Detail of Gonkar Gyatso’s “Shangri La” (photo by the author for Hyperallergic)
When traditional Tibetan thanka paintings or sacred embroideries are completed, they’re sealed with a secret seed syllable, usually painted on the back of the canvas, and consecrated. This gives them their lungta, or life force. In a recontextualized and subtle way, Gyatso mimics this idea, using words in three languages as power sources and displaying them not on the back of the canvas but fore and center. Though many other contemporary artists use language in their work, they don’t have in their fundamental training an 800-year-old history of consecrated words soaked into canvas. Other key characteristics of both Tibetan and Chinese scroll painting are repetition, precise placement, and detail. Gyatso’s new pieces play with these ideas through the tension of the grid form, which gradually evaporates as if he were painting into running water. In this way, he pits traditional methods of geometric discipline against the cathartic spontaneity of abstraction.

Gonkar Gyatso, “Untitled” (2007), with Chinese characters (photo by the author for Hyperallergic) (click to enlarge)

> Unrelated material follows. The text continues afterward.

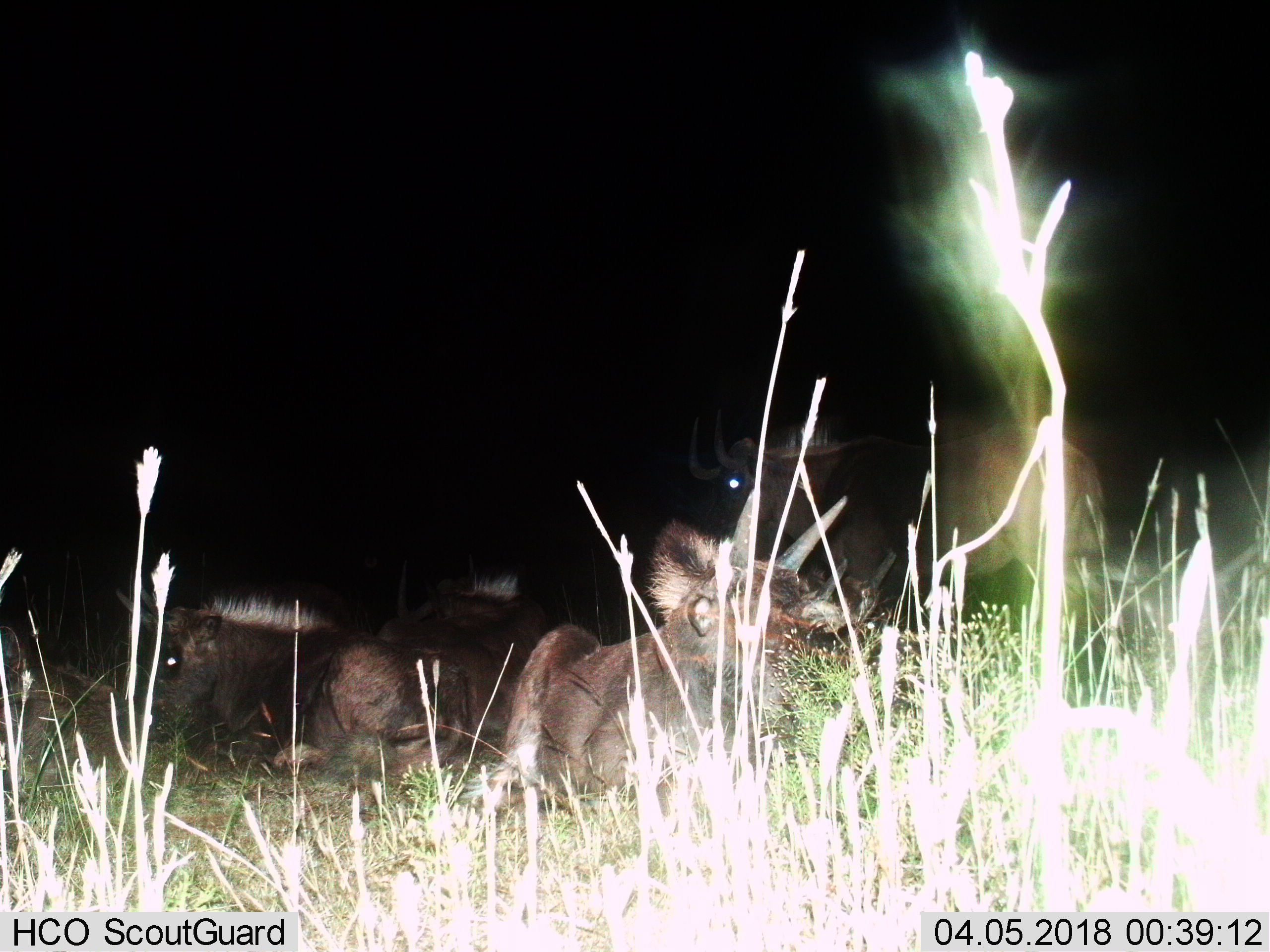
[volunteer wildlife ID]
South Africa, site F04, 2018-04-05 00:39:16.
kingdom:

The most unobtrusive piece with the least embellishment is an untitled work on paper (2007) depicting the head of the Buddha in traditional grid style, filled with tiny Chinese characters. The characters hail from propaganda sheets that the Chinese government releases about what great strides it has made for the Tibetan people, a hard line to swallow when you think about the 100-plus Tibetans who have self-immolated in silent protest over the past few years. This fact is referenced in another untitled work (2012), which features a headless body of the Buddha, a classical representation of ignorance, protruding from a wall. Among all the stickies pasted to the figure is one smack in the center of its lower back. In Tibetan its text translates as “self-immolation.”

Gonkar Gyatso, “Untitled” (2012) (image courtesy the artist and Pearl Lam Galleries) (click to enlarge)

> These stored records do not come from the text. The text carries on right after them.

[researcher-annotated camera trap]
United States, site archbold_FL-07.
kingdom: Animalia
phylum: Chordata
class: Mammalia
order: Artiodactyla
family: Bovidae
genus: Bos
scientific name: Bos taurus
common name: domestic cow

But Gyatso casts his purview even larger, going straight to the desecration of his ancestral land for oil with the show’s signature piece, “Shangri La” (2014), a painting on aluminum in which an under-construction sacred mandala slowly dissolves into encaustic drips. There’s humor here, but also despair as the exploration for oil relentlessly desecrates a once pristine land. Cartoon bubbles, full of wit and double-entendres, occupy locations that in a traditional painting would be reserved for minor deities, ancestral figures, and members of their retinue.

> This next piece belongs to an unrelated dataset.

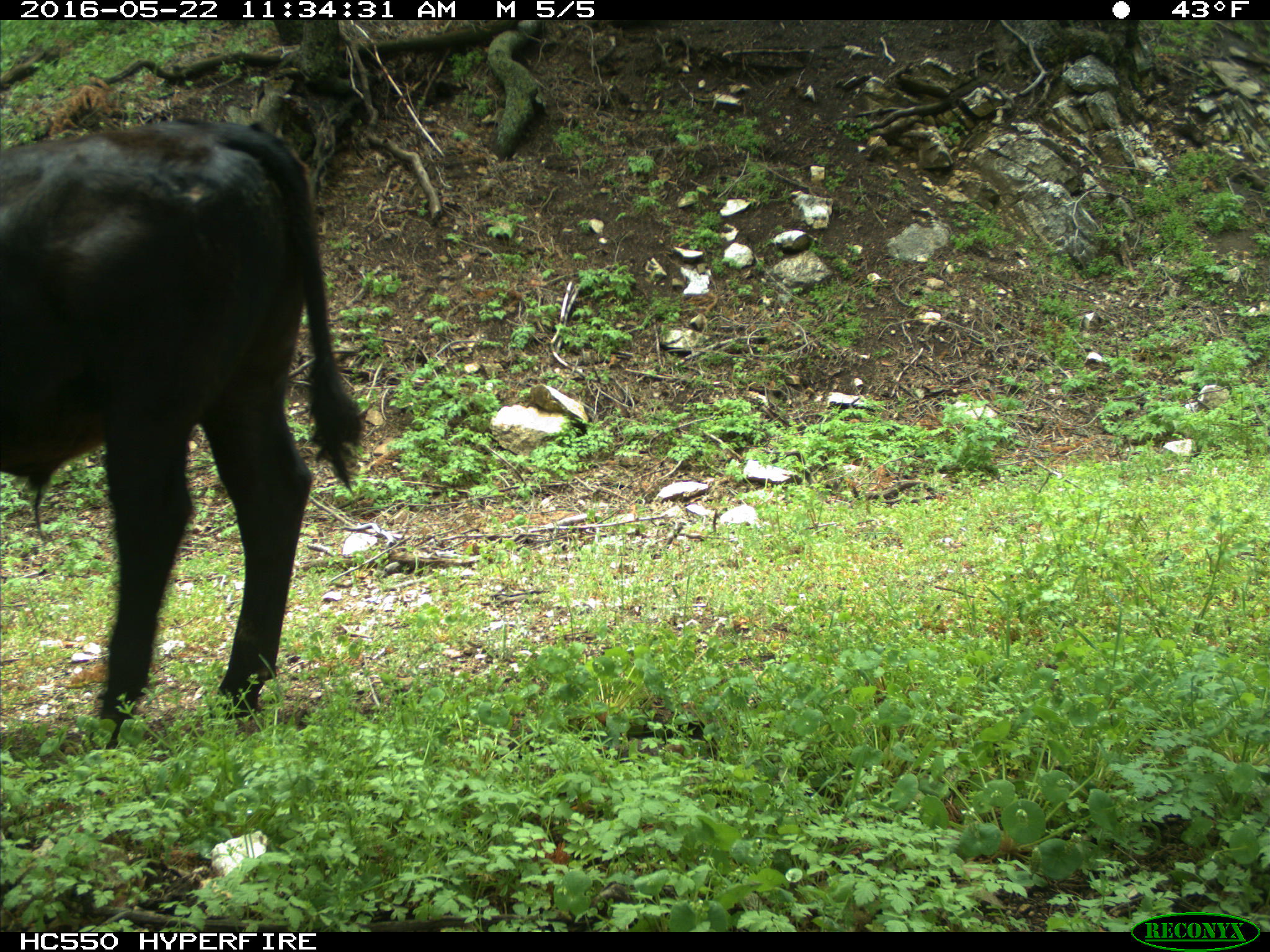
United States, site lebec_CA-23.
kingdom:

The United States is thrown into the mix with the patriotic and brightly amusing, but also seriously dour, “Prism” (2014) and “Drone” (2014) pieces. References to both the NSA and US military tactics are spelled out by the English words and accented by bright, fake butterflies. Festooning the words in innocuous gaudy children’s toys belies the overwhelmingly serious intent of a coded discussion about global powers. The same holds true for Gyatso’s framed and bauble-like Chinese ideograms, which include seemingly simple characters but also layers of meaning; “Tiger (Lao-Hu)” (2014) can mean “tiger” but also perhaps “bitch,” and refers to the Chinese government’s use of coded messages and social media.

Gonkar Gyatso, “Drone” (2014) (image courtesy the artist and Pearl Lam Galleries)

Gonkar Gyatso, “Tiger (Lao-Hu)” (2014) (photo by Jerome Favre / studioEAST)
The melding of traditional and contemporary culture, referencing pop and 24-hour news feeds without losing personal identity in a globalized world — this is a tightrope walk for the artists who still identify with their homelands. Gyatso grips that balancing pole to walk the fine line with verve and aplomb.
Gonkar Gyatso: Pop Phraseology continues at Pearl Lam Galleries (601-605 Pedder Building, 12 Pedder Street, Central Hong Kong) through October 31.